** Task instructions **
Identify the line in which "Could you determine" appears, then reproduce that line and all remaining lines of the records word for word.

* begin Supplied entries *

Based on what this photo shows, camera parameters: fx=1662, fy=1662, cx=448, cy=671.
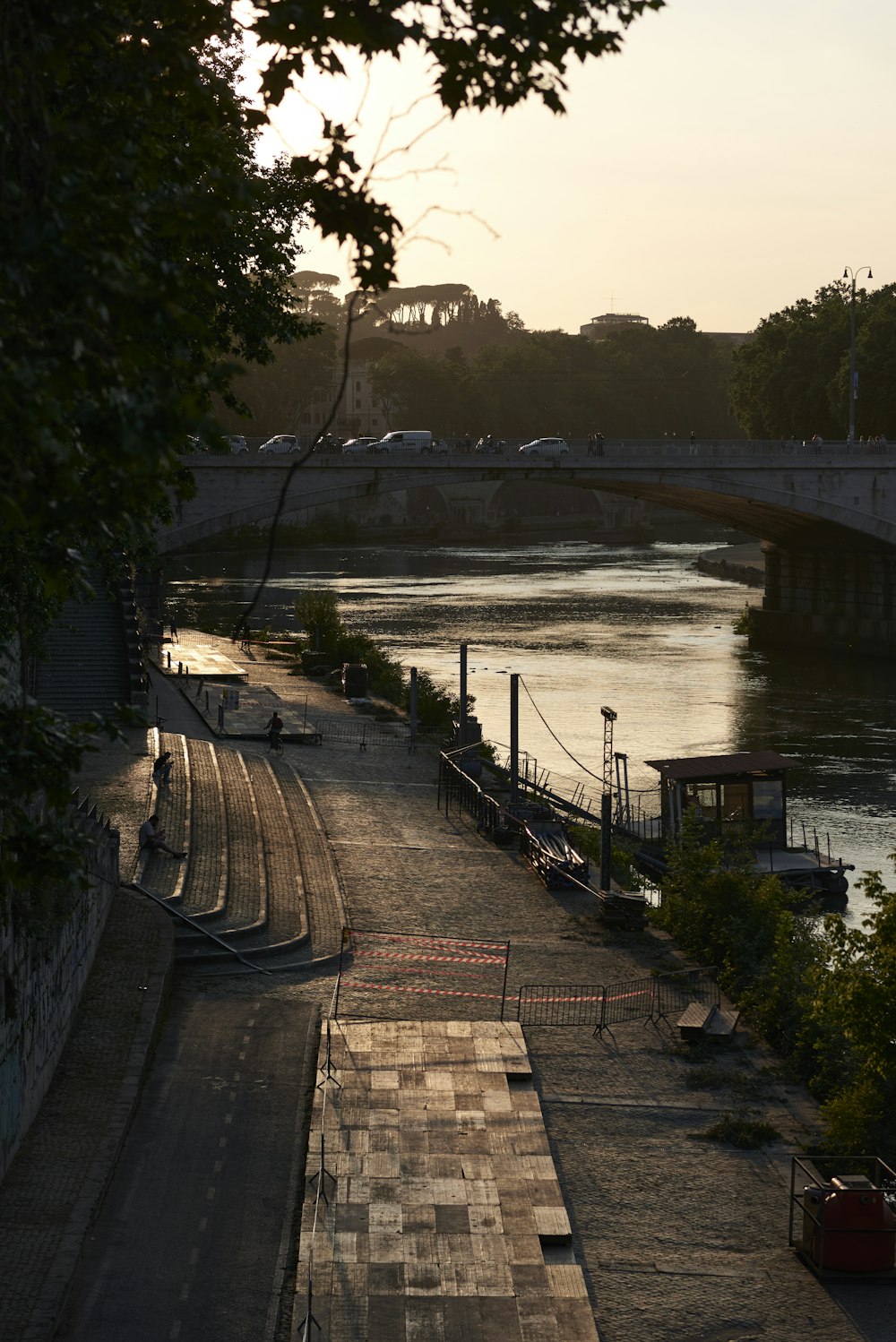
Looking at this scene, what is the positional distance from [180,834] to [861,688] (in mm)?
30338

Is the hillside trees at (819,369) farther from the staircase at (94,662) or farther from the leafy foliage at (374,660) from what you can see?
the staircase at (94,662)

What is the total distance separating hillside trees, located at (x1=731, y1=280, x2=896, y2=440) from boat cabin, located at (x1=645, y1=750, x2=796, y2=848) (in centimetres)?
4283

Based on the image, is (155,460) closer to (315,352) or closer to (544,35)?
(544,35)

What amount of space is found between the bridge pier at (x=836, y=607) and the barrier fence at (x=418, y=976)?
3937cm

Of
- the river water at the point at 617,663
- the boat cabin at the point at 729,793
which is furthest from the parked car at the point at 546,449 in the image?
the boat cabin at the point at 729,793

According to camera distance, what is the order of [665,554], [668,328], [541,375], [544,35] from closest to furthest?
1. [544,35]
2. [665,554]
3. [541,375]
4. [668,328]

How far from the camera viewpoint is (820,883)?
25.7 meters

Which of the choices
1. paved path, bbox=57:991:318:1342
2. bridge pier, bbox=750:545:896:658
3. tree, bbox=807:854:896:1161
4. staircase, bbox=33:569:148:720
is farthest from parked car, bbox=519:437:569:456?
tree, bbox=807:854:896:1161

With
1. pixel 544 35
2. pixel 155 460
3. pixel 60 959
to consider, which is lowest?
pixel 60 959

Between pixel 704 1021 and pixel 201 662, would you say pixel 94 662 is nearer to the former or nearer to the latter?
pixel 201 662

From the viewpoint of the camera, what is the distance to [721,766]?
26875mm

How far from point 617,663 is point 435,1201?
3847 centimetres

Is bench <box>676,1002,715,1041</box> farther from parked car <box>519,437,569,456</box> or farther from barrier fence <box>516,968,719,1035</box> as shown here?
parked car <box>519,437,569,456</box>

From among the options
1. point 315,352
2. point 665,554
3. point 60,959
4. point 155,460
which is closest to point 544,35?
point 155,460
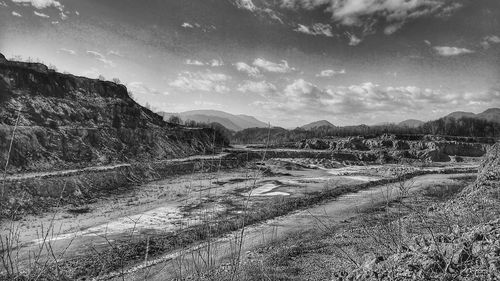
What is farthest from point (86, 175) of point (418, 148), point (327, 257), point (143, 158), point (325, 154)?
point (418, 148)

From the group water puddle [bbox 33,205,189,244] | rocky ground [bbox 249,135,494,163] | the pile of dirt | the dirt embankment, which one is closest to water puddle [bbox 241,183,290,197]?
the dirt embankment

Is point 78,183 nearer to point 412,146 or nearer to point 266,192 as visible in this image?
point 266,192

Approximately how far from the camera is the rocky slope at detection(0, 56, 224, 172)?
131 feet

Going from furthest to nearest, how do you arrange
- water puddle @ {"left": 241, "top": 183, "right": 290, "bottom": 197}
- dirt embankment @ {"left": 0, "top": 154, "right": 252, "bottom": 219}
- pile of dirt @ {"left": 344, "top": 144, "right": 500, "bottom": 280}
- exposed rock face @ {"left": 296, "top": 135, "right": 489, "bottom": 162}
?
exposed rock face @ {"left": 296, "top": 135, "right": 489, "bottom": 162} < water puddle @ {"left": 241, "top": 183, "right": 290, "bottom": 197} < dirt embankment @ {"left": 0, "top": 154, "right": 252, "bottom": 219} < pile of dirt @ {"left": 344, "top": 144, "right": 500, "bottom": 280}

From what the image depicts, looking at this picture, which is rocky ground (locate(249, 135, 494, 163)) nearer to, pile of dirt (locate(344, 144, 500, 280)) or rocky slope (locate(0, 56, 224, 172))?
rocky slope (locate(0, 56, 224, 172))

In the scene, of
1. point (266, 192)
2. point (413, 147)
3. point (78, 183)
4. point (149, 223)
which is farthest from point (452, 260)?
point (413, 147)

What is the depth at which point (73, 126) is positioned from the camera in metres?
48.3

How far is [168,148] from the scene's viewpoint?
56594mm

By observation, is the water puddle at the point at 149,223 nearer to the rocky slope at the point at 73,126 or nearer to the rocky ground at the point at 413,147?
the rocky slope at the point at 73,126

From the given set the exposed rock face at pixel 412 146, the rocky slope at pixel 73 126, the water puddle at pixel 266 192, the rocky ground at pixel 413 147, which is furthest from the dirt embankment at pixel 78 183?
the exposed rock face at pixel 412 146

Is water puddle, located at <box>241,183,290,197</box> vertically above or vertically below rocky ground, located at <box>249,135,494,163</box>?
below

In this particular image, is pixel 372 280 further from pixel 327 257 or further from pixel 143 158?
pixel 143 158

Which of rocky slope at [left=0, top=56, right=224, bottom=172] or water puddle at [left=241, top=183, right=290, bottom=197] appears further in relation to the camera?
rocky slope at [left=0, top=56, right=224, bottom=172]

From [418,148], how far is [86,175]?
78.7 metres
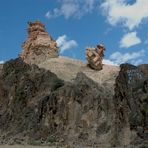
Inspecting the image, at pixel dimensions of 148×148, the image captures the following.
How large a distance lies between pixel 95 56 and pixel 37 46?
62.1 feet

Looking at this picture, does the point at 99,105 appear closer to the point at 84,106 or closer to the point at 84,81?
the point at 84,106

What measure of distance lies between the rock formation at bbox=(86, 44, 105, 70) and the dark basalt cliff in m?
16.4

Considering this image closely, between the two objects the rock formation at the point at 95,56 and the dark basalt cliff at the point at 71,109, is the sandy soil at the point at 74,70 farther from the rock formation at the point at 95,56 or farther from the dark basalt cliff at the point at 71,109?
the dark basalt cliff at the point at 71,109

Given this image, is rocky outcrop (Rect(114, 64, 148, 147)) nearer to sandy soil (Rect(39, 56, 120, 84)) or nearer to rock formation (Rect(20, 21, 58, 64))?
sandy soil (Rect(39, 56, 120, 84))

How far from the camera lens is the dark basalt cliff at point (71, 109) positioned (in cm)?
7288

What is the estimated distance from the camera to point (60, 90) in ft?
307

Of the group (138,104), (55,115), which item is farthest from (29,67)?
(138,104)

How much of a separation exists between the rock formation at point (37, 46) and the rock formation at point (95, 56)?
1396 cm

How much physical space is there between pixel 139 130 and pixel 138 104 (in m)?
3.93

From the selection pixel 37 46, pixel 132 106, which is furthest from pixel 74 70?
pixel 132 106

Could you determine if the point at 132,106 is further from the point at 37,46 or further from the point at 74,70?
the point at 37,46

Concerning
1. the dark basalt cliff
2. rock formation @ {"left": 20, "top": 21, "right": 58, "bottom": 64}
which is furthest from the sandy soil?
the dark basalt cliff

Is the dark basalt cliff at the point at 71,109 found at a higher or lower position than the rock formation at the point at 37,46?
lower

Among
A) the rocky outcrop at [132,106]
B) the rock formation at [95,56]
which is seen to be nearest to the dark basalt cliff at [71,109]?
the rocky outcrop at [132,106]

* end Supplied entries *

** Correct answer **
Could you determine if the point at 132,106 is further from the point at 37,46 or further from the point at 74,70?
the point at 37,46

Concerning
1. the dark basalt cliff
2. rock formation @ {"left": 20, "top": 21, "right": 58, "bottom": 64}
which is furthest from the sandy soil?
the dark basalt cliff

Is the dark basalt cliff at the point at 71,109 found at a higher or lower position than the rock formation at the point at 37,46?
lower

Among
A) the rocky outcrop at [132,106]
B) the rock formation at [95,56]
which is seen to be nearest to the dark basalt cliff at [71,109]?
the rocky outcrop at [132,106]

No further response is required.